The Crappiest Winter.
In [121]:
import pandas as pd
import matplotlib.pyplot as plt
% matplotlib inline
In [122]:
#I'm grabbing a year's worth of data for each year, from November 1 of the prior year to October 31 of the "named" year.
url11 = "http://www.wunderground.com/history/airport/KMDW/2010/11/1/CustomHistory.html?dayend=31&monthend=10&yearend=2011&req_city=&req_state=&req_statename=&reqdb.zip=&reqdb.magic=&reqdb.wmo=&format=1"
url12 = "http://www.wunderground.com/history/airport/KMDW/2011/11/1/CustomHistory.html?dayend=31&monthend=10&yearend=2012&req_city=&req_state=&req_statename=&reqdb.zip=&reqdb.magic=&reqdb.wmo=&format=1"
url13 = "http://www.wunderground.com/history/airport/KMDW/2012/11/1/CustomHistory.html?dayend=31&monthend=10&yearend=2013&req_city=&req_state=&req_statename=&reqdb.zip=&reqdb.magic=&reqdb.wmo=&format=1"
url14 = "http://www.wunderground.com/history/airport/KMDW/2013/11/1/CustomHistory.html?dayend=31&monthend=10&yearend=2014&req_city=&req_state=&req_statename=&reqdb.zip=&reqdb.magic=&reqdb.wmo=&format=1"
url15 = "http://www.wunderground.com/history/airport/KMDW/2014/11/1/CustomHistory.html?dayend=31&monthend=10&yearend=2015&req_city=&req_state=&req_statename=&reqdb.zip=&reqdb.magic=&reqdb.wmo=&format=1"
In [123]:
df_2011 = pd.read_csv(url11)
df_2012 = pd.read_csv(url12)
df_2013 = pd.read_csv(url13)
df_2014 = pd.read_csv(url14)
df_2015 = pd.read_csv(url15)
In [124]:
#Check to make sure all our columns are in the same format.
print (df_2011.columns == df_2012.columns)
print (df_2011.columns == df_2013.columns)
print (df_2011.columns == df_2014.columns)

◆ List of tasks:
a – Answer these questions about the winter weather notebook:
(i) Each year's data runs from what date to what date?
(ii) Which pandas function loads the data from each web address?
(iii) According to the comment placed before the print lines, what is being checked?
b – Repeat the winter weather notebook word for word, from "df_2015 = pd.read_csv(url15)" to "(df_2011.columns == df_2013.columns)".
This listing comes from a different source than the winter weather notebook.

Short web captions:
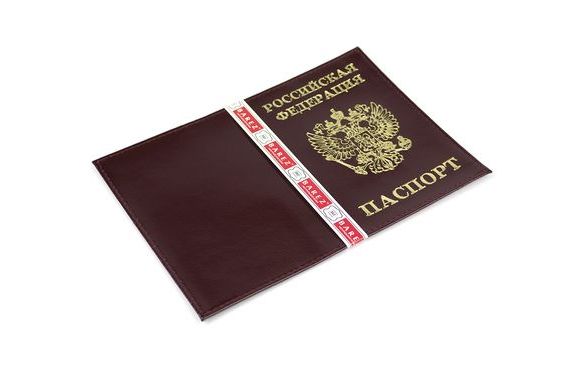 прописка в Сердобске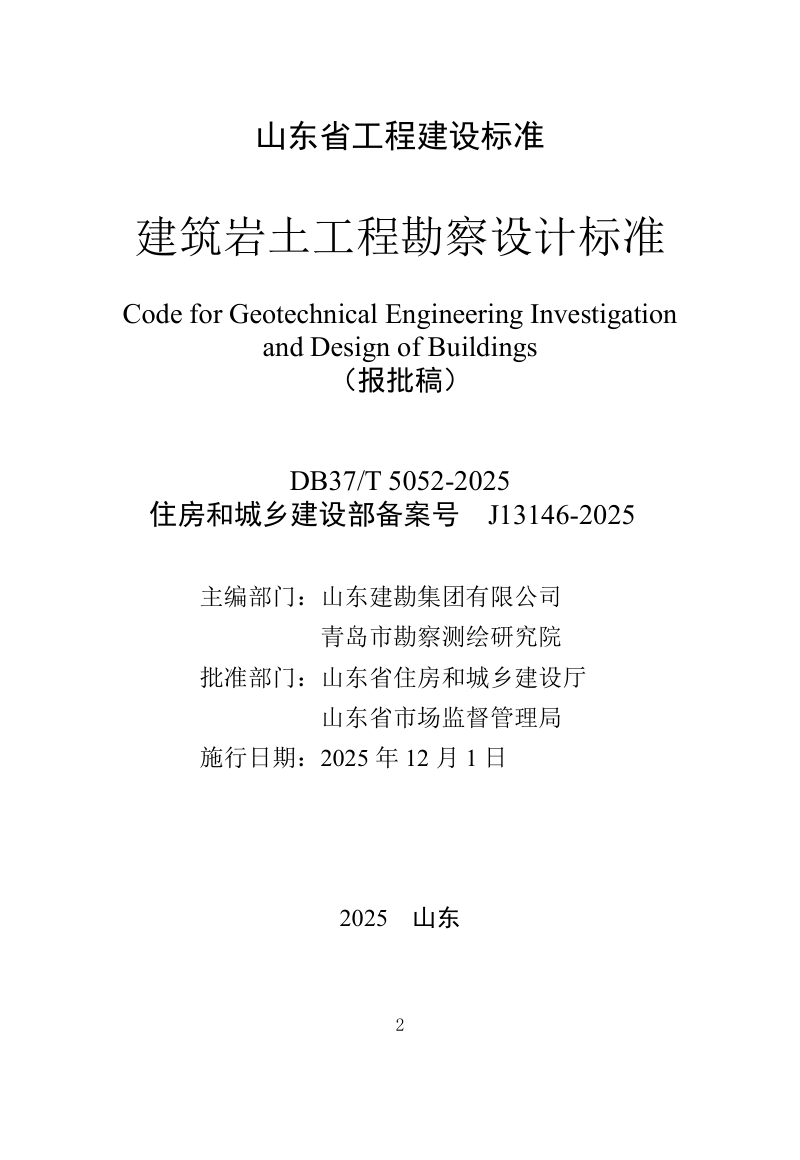 山东省《建筑岩土工程勘察设计标准》DB37/T5052-2025第2页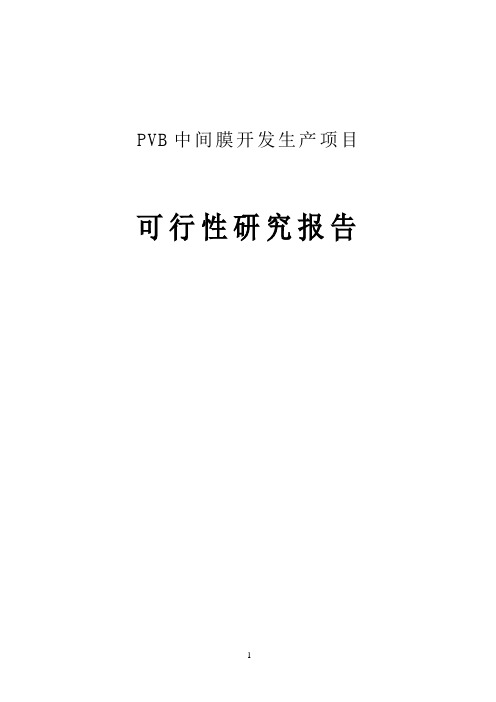 PVB中间膜开发生产项目可行性研究报告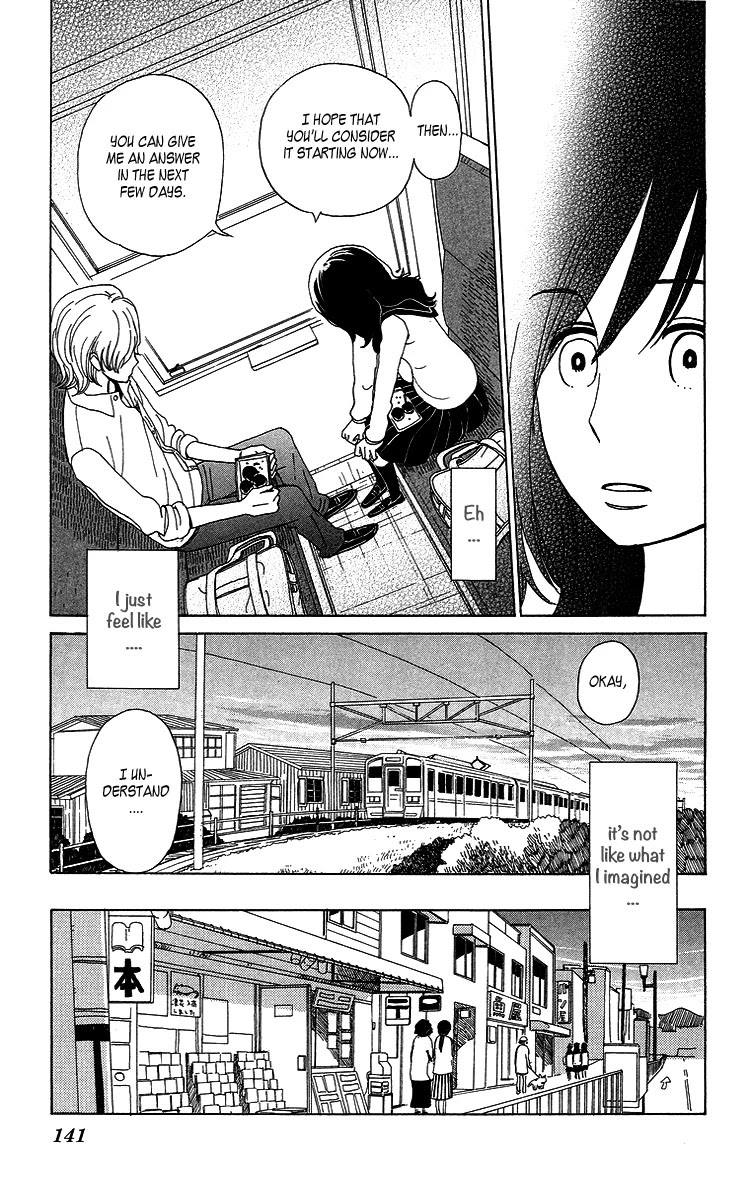 Machi de Uwasa no Tengu no Ko Chapter 7 page 9 - Chapter 7: The First Confession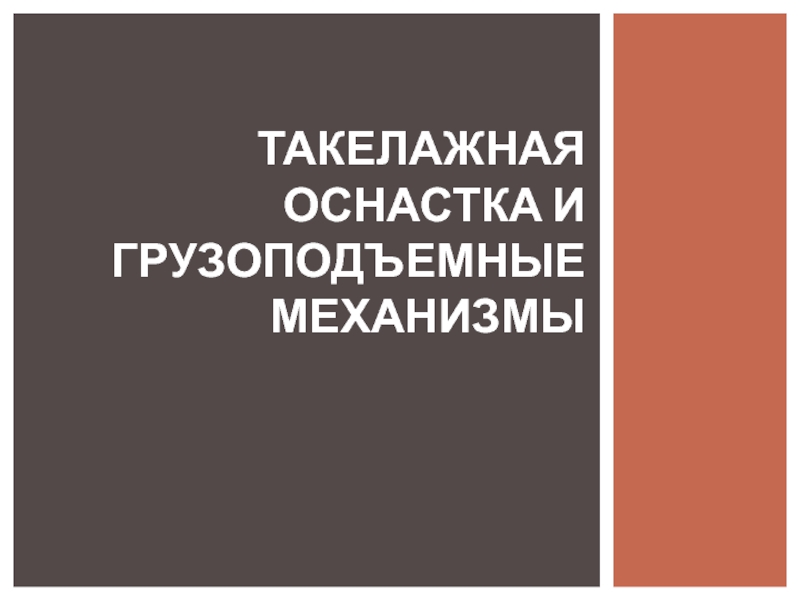 Презентация Такелажная оснастка и грузоподъемные механизмы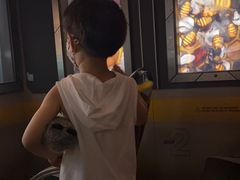 -珠海横琴国家地理探险家中心(创新方)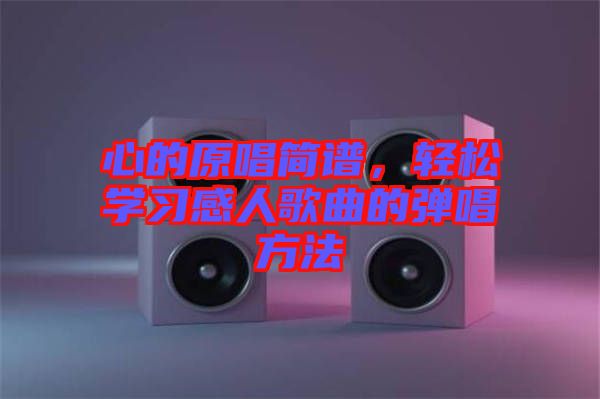心的原唱簡譜，輕松學習感人歌曲的彈唱方法
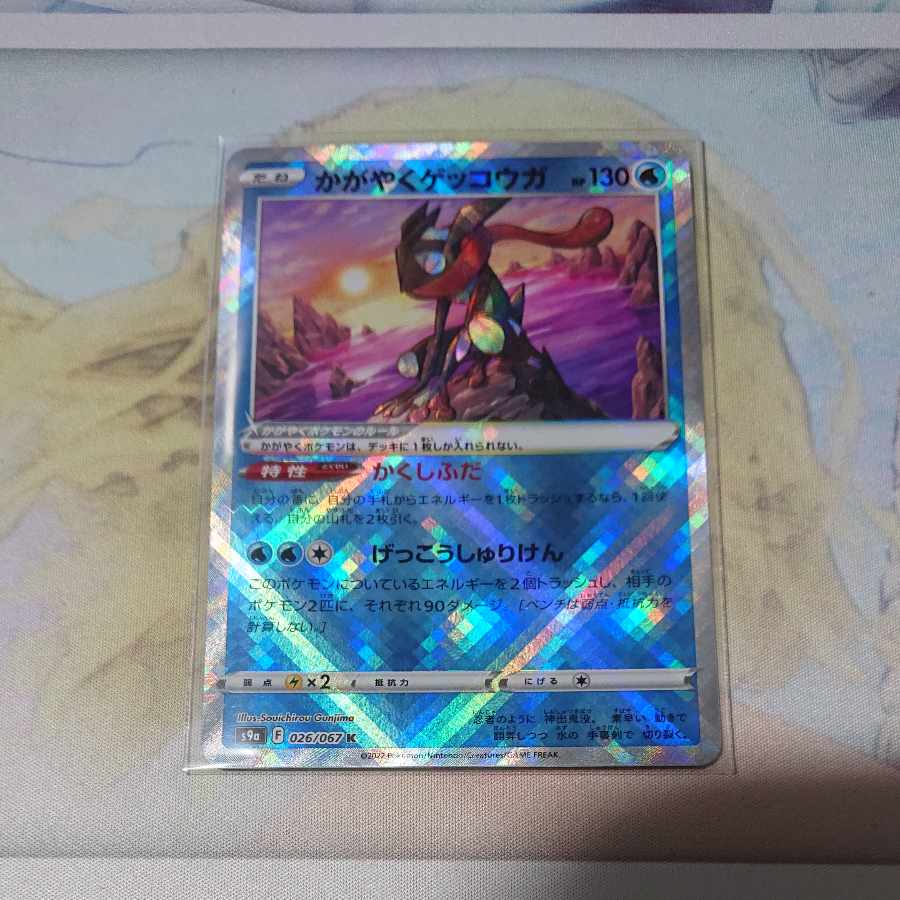 Kagayaku Greninja K 026/067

◆ Solutions for each task:
a –
(i) From November 1 of the prior year to October 31 of the "named" year.
(ii) pd.read_csv
(iii) That all the columns are in the same format.

b –
df_2015 = pd.read_csv(url15)
In [124]:
#Check to make sure all our columns are in the same format.
print (df_2011.columns == df_2012.columns)
print (df_2011.columns == df_2013.columns)